═══ Text ═══
It's pretty light hearted. At
least in tone. Despite some mild titillation, the female characters, especially
the main two, are allowed to play off each other as comic foils and being
legitimate bad asses in their job. They are too good at their jobs, but it's
always to the horror of their boss. Sadly the mini-specials are very lazy and
bland. The first half really undermines this strong female prescience by having
NEARLY EVERY IF NOT ALL the segments
being about perverts, dirty photographers and numerous thieves of female
underwear. One episode, if not more, every segment of it, is all about
perverts and panty thieves. Its incredibly jarring in its laziness and
willingness to do this for every part, not necessarily because of how
questionable the attitude could be seen to be, but what it says about Japanese
men if this is what is made for a (clearly) male audience. God, one hopes that
there's not a level of truth to the amount of panty thieves seen in this,
including one who steals them, rather than gets them from willing women, to
make a blanket out of that, once he lays in, he claims will make him possess
them! When it gets past this oversaturation, it's a breath of fresh air. Even
then though, it's not a boost in the quality of the jokes or tiny stories
anyway. There is nothing particularly in the writing that stands out barring
the unique aspects of the four police women when they are allowed to breath,
but no where do their personalities get written fuller to add up to a fully
interesting comedy work.
═══ Information shown ═══
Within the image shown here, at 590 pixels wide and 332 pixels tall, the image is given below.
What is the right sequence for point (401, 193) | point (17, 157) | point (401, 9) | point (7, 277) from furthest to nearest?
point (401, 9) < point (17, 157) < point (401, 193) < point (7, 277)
═══
> Stated goal
Please answer these questions about the review:
(a) How does the boss react when the female characters are too good at their jobs?
(b) How many police women does the review mention?
(c) What does one of the panty thieves make out of the underwear he steals?

> Solution to this problem
(a) The boss reacts with horror.
(b) Four.
(c) A blanket.